Furthermore, the agents of Evil assume the women involved in this story are less of a threat, that they are helpless without a man or backup. While the show has never shied away from killing anyone, Abbie, Jenny, and Katrina are not traditional Final Girls: They may be punished, but not for behaving in an unladylike way. They are not forced to run from the demons that chase them; most of the time, they don’t run at all, choosing instead to stand and fight. They are post-Final Girl heroines, embracing their flaws and femininity, and using their wits to defeat their enemies, rather than a well-placed pitchfork to the sternum.
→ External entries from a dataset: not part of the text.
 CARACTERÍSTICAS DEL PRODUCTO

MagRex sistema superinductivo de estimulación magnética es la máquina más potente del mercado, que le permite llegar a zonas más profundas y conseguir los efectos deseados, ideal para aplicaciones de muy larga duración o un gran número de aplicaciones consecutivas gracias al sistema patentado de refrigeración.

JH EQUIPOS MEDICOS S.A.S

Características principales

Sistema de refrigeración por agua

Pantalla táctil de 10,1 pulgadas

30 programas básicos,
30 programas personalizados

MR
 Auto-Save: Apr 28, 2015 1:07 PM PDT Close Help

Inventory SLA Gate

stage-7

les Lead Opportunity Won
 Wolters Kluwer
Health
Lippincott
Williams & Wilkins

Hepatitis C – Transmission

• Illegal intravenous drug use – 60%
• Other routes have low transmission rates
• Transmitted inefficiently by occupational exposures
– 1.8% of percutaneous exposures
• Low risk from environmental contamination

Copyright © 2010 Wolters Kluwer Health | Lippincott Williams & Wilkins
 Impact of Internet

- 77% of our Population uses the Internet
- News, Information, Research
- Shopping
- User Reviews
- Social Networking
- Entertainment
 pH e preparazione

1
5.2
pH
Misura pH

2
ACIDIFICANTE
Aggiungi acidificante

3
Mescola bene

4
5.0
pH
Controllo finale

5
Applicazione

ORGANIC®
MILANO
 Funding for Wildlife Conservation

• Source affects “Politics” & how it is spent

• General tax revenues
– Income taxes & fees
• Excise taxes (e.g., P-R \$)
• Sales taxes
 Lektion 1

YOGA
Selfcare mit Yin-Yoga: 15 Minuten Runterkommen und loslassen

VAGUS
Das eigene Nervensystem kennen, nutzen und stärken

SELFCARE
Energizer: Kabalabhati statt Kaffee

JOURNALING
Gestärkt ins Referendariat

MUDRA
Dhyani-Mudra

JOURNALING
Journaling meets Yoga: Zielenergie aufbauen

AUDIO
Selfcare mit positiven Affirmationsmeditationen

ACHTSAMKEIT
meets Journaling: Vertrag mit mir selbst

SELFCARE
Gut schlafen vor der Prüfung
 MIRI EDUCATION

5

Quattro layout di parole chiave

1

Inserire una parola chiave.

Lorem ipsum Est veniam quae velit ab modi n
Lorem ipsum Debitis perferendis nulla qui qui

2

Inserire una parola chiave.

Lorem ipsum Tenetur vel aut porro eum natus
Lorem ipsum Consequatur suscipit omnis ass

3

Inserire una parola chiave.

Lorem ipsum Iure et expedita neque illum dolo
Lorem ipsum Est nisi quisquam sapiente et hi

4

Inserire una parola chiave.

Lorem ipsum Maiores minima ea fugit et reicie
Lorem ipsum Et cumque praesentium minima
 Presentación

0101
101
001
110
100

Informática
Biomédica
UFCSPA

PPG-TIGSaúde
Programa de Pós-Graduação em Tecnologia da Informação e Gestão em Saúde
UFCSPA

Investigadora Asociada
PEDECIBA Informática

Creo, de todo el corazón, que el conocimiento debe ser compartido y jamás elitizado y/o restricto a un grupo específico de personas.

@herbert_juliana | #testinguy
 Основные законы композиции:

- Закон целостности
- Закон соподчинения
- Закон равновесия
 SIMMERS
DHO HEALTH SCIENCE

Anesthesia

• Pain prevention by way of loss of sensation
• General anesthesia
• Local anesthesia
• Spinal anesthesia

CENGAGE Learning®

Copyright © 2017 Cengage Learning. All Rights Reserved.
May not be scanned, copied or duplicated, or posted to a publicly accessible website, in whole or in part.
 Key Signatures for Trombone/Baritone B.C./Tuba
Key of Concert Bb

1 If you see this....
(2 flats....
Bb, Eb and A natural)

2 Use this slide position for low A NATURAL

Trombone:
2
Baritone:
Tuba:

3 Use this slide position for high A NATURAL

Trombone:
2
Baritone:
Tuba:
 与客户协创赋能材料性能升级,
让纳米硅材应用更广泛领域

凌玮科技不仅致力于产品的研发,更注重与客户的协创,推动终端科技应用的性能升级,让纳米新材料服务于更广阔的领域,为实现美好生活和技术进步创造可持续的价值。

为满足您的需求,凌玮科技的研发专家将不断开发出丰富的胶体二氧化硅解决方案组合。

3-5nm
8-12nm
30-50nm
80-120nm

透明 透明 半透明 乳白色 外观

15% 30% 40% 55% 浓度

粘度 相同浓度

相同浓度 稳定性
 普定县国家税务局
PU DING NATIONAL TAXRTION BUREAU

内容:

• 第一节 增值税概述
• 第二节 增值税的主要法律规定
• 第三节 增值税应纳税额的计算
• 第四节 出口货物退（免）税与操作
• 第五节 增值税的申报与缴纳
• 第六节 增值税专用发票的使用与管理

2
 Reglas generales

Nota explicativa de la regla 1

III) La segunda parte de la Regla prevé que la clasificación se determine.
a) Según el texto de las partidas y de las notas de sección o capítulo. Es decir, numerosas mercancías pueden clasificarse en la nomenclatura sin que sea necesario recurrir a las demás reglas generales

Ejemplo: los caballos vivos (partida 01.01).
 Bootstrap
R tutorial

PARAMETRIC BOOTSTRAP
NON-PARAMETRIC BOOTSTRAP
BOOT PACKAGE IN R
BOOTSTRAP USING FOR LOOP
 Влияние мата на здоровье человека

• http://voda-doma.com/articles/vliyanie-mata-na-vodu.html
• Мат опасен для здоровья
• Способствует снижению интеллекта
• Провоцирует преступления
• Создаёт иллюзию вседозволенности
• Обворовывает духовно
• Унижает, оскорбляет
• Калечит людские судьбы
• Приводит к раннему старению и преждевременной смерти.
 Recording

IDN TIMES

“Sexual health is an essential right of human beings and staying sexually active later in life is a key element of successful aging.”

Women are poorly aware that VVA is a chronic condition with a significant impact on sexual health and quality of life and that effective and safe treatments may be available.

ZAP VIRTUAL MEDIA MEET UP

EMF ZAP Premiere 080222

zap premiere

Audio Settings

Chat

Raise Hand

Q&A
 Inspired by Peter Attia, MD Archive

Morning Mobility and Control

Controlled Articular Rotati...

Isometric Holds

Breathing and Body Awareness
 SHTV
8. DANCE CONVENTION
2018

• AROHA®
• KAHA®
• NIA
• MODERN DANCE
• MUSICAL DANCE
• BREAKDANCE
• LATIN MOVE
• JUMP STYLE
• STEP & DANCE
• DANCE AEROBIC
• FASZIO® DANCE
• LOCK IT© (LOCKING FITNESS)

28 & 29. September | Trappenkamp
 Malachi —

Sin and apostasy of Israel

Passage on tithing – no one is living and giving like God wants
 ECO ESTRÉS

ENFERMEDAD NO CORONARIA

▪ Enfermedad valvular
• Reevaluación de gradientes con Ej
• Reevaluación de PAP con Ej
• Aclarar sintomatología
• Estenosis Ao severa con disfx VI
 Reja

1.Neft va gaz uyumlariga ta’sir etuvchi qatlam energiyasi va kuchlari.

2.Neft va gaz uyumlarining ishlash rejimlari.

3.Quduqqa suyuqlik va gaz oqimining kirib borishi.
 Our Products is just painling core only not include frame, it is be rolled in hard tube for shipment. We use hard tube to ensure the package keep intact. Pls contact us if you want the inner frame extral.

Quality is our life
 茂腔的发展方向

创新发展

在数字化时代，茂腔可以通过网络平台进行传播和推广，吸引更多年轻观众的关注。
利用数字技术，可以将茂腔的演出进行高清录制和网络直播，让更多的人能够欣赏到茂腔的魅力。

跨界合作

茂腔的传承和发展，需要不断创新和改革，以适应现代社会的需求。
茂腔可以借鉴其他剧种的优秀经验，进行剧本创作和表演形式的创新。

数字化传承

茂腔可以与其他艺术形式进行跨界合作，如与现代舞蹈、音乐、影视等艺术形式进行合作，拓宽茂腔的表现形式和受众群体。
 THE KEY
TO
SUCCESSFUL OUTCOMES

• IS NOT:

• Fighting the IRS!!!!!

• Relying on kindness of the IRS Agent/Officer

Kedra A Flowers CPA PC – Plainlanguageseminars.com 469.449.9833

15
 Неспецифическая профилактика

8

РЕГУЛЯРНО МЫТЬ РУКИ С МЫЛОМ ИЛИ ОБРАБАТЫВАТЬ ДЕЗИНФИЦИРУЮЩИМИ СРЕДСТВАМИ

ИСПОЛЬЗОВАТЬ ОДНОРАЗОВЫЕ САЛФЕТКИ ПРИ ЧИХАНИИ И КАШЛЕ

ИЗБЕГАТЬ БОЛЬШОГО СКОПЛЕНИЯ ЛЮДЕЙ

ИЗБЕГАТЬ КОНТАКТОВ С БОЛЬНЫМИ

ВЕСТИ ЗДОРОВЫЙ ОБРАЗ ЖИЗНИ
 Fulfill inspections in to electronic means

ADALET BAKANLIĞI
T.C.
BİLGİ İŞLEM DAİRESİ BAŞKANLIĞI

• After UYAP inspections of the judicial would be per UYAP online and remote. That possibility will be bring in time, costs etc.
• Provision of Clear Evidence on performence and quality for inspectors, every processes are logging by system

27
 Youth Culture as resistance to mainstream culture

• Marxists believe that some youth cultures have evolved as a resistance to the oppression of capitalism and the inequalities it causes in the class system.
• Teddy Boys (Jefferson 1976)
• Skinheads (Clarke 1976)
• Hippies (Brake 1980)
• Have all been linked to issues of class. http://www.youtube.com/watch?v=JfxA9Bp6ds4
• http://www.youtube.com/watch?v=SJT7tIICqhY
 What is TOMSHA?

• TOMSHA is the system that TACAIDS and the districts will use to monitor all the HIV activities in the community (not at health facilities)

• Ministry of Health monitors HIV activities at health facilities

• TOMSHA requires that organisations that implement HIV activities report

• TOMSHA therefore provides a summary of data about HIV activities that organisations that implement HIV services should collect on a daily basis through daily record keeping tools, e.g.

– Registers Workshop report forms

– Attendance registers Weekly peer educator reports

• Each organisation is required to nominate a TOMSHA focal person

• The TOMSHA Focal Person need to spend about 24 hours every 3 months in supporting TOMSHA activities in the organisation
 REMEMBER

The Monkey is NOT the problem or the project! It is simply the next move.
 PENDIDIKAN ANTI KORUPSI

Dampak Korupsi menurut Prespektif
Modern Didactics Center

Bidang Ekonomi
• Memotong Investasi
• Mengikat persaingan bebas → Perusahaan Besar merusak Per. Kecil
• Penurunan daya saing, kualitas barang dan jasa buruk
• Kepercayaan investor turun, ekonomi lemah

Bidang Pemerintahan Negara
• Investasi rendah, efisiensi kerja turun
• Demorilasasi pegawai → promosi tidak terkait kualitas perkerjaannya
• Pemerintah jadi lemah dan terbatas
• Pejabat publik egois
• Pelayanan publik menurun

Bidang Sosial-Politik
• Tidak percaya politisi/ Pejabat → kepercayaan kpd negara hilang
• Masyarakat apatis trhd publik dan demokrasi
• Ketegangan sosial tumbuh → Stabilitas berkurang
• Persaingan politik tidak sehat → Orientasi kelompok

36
In the same way Nice Guys underestimate the women they alternately fetishize and belittle, Sleepy Hollow‘s forces of Evil are focused on stripping Ichabod and Irving of their power and authority, believing it is enough to frighten, threaten and shame Abbie, Jenny and Katrina into submission.

 

Evil has grown arrogant, and that is its greatest weakness, as it assumes Abbie, Jenny and Katrina are no more than pawns, dolls which can be moved about arbitrarily without consequence. The finale elegantly sets up what will surely be a firecracker of a season two premiere, and I, for one, cannot wait to see the forces of Evil crumple under the weight of its own smug self-satisfaction.

2 thoughts on “Nice Guys (and Dolls)

  1. YES. I love this review–totally agree about the contrast between the arrogance of the Evil characters and the realism/ self-doubt of everyone else. Also, I need season 2 now.

    • Thank you for reading and letting me know what you think. 🙂 When I was in middle school, I read a book about a clairvoyant set in 1912 (“Ghosts Have I Been” by Richard Culp), and a character had a line something like, “Arrogance can be our greatest downfall,” and it stuck with me. And if you look at Moloch, Andy, the HH and Jeremy/Parrish, they trade a lot on talking big and jumping out from the shadows to say ‘boo!’ (Yes, they kill people, too, but they seem to think they’re above getting their hands dirty.) And the ‘Good Guys’ are usually like, “Wow. That worked? That worked. OK, onto the next thing,” which I think is part of their charm because it’s how I think most people would react.

      Also: YES DEAR GOD YES. How are we supposed to wait until September or October? I mean, sure, I’m going to probably going to watch “Salmon Fishing In the Yemen” (Tom Mison) a lot, but I’m going to need to figure out what else can I watch in the meantime because season two *cannot* come soon enough.